# Work to do
[1] Decide whether each statement agrees with the State Route 128 text. Answer yes or no for each, and quote the words from the text that settle it. (a) SR 128 begins at an intersection with SR 57 in Pickwick Dam. (b) In Savannah, SR 69 splits off and heads north. (c) SR 128 enters Wayne County as a primary highway.
[2] Carry the State Route 128 text on from its last sentence.

State Route 128 (SR 128) is a state highway in western and western Middle Tennessee.

It connects Pickwick Dam with Linden, via Savannah and Clifton.

Route description

Hardin County

SR 128 begins as a primary highway in Hardin County in the community of Pickwick Dam at an intersection with SR 57, just north of the Mississippi state line. The highway then goes north and crosses overtop of Pickwick Landing Dam, which impounds the Tennessee River, before leaving Pickwick Dam and continuing north through rural areas. It then passes through the communities of Nixon, where it has an intersection with SR 226, and Walkertown before entering the city of Savannah and coming to an intersection and becoming concurrent with US 64/SR 15/SR 69 in downtown. The highway then turns west and immediately comes to an intersection where SR 69 splits off and goes south. They then leave downtown and pass through a major business district and several neighborhoods before leaving Savannah and continuing east through rural areas, right after having another intersection with SR 226 and widening to a 4-lane divided highway. SR 128 then splits off from US 64/SR 15 and goes north again shortly afterwards and travels through mostly wooded areas for the next several miles, where it passes through the community of Crossroads. SR 128 then comes to an intersection and becomes concurrent with US 641/SR 114, where it becomes a secondary highway shortly before crossing into Wayne County.

# Recorded data
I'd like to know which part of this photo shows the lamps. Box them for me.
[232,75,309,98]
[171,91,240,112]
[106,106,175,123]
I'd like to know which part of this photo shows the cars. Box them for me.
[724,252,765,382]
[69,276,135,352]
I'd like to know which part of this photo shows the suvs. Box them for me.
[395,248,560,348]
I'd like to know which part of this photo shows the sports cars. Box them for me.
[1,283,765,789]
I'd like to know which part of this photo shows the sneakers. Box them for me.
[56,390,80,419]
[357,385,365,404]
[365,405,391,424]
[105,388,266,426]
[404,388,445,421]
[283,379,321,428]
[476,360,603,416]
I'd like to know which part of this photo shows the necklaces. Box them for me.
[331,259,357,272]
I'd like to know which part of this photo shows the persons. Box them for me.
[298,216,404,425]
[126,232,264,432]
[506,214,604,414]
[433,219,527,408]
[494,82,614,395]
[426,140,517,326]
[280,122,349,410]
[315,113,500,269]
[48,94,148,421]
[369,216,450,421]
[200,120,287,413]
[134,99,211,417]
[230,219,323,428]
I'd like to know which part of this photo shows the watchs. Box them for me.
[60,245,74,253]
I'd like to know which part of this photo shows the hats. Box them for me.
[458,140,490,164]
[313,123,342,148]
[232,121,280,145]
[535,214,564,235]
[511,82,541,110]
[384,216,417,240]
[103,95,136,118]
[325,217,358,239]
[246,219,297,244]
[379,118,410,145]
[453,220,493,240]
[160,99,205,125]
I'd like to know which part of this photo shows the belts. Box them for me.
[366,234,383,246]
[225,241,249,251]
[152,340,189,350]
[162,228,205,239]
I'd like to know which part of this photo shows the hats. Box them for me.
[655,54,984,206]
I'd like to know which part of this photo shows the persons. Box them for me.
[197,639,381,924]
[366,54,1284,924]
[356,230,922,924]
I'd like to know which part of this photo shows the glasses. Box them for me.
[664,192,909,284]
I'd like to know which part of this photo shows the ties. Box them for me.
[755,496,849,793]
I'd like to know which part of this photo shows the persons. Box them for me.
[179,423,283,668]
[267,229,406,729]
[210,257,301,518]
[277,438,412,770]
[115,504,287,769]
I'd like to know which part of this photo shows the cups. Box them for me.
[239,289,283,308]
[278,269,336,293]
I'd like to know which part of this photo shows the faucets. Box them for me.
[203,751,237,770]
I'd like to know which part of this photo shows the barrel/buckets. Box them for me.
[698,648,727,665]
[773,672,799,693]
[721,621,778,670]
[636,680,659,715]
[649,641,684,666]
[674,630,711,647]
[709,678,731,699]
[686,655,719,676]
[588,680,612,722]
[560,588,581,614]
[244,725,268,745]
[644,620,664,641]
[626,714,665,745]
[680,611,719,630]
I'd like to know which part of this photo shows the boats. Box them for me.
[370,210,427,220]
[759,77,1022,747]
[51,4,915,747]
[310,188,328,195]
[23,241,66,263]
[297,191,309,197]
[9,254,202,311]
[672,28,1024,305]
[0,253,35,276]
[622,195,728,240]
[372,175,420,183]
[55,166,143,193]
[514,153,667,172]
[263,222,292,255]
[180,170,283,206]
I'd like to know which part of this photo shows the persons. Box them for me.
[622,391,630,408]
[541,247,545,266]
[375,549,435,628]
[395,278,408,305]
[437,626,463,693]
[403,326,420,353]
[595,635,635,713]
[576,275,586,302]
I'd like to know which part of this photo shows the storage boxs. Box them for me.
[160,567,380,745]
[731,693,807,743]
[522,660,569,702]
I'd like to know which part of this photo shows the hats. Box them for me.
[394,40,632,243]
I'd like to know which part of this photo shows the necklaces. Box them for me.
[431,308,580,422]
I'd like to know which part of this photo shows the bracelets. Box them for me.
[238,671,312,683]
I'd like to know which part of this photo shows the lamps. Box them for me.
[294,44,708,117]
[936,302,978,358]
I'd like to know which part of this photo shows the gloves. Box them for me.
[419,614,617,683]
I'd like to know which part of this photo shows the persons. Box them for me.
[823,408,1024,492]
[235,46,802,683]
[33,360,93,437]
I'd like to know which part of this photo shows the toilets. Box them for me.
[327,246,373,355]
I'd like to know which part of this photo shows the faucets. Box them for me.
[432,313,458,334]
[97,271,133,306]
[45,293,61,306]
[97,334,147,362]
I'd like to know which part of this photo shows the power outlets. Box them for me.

# Responses to the tasks
[1]
(a) Yes: "SR 128 begins as a primary highway in Hardin County in the community of Pickwick Dam at an intersection with SR 57"
(b) No: "SR 69 splits off and goes south"
(c) No: "where it becomes a secondary highway shortly before crossing into Wayne County"

[2]
Wayne County

US 641/SR 114/SR 128 parallel the Tennessee River as they enter the town of Clifton, where SR 128 splits from US 641/SR 114 to pass through downtown. SR 128 then turns north again to leave Clifton just shortly before having an intersection with SR 228. SR 128 then enters rural areas as it crosses into Perry County.

Throughout the entire concurrency with US 641/SR 114 and up to the intersection with SR 228, SR 128 is signed as an east-west highway.

Perry County

The highway then becomes curvy as it enters some mountains and wooded areas. It continues winding its way through the mountains for several miles before coming to an end at an intersection with SR 13 just south of Linden.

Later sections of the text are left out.